● **Article**:
***

Any help is greatly appreciated
EDIT
I have updated my loss function so that all the intermediate values are tensorflow Tensors of dtype float32 and am receiving the same errors:
def myLossFcn(y_true, y_pred, recall_weight, spec_weight):
#benign ==0
#hyperplastic ==1
#neoplastic ==2
print('y_true:', y_true)
print('y_pred:', y_pred)
tp = tensorflow.keras.metrics.TruePositives()
tp.update_state(y_pred, y_true)
TP_g = tp.result()
tn = tensorflow.metrics.TrueNegatives()
tn.update_state(y_pred, y_true)
TN_g = tn.result()
fp = tensorflow.keras.metrics.FalsePositives()
fp.update_state(y_pred, y_true)
FP_g = fp.result()
fn = tensorflow.keras.metrics.FalseNegatives()
fn.update_state(y_pred, y_true)
FN_g= fn.result()
print(TP_g)
print(TN_g)
print(FP_g)
print(FN_g)
#Converted as Keras Tensors
TP_g = K.sum(K.variable(TP_g))
TN_g = K.sum(K.variable(TN_g))
FP_g = K.sum(K.variable(FP_g))
FN_g = K.sum(K.variable(FN_g))
print(TP_g)
print(TN_g)
print(FP_g)
print(FN_g)
specificity = TN_g / (TN_g + FP_g + K.epsilon())
recall = TP_g / (TP_g + FN_g + K.epsilon())
print('spec:', specificity)
print('recall:', recall)
loss = 1.0 - (recall_weight*recall + spec_weight*specificity)
print('loss:', loss)
return tensorflow.constant(loss) #probably not a tensorflow scalar atm
I am printing the metrics twice to see if the K.sum(K.variable(**METRIC**))
affects anything.
Here is the output:
tf.Tensor(8.0, shape=(), dtype=float32)
tf.Tensor(4.0, shape=(), dtype=float32)

***

● **Extracted material**:
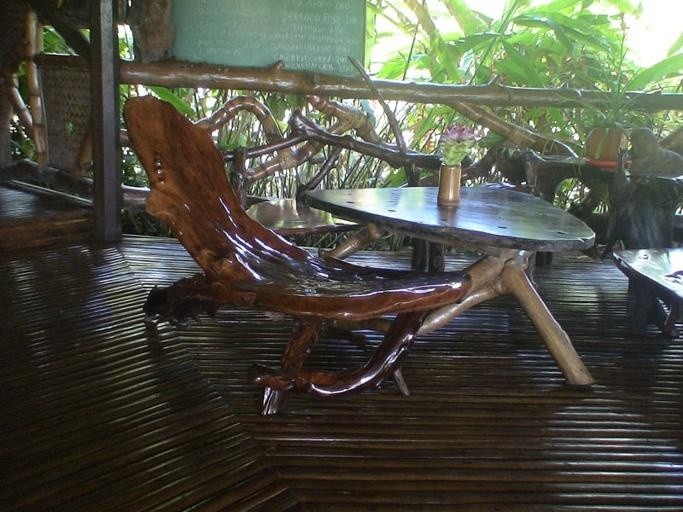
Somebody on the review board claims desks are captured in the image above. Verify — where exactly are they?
[299,183,601,391]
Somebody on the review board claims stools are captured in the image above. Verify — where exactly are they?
[611,244,683,340]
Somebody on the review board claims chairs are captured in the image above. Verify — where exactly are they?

***

● **Exercises**:
1. According to the forum post, what dtype do all the intermediate values in the updated loss function have?
2. How many lines of the listing contain the word "stools"? Reply with the number only.
The forum post and the listing have nothing to do with each other.

● **List of solutions**:
1. They are float32.

2. 1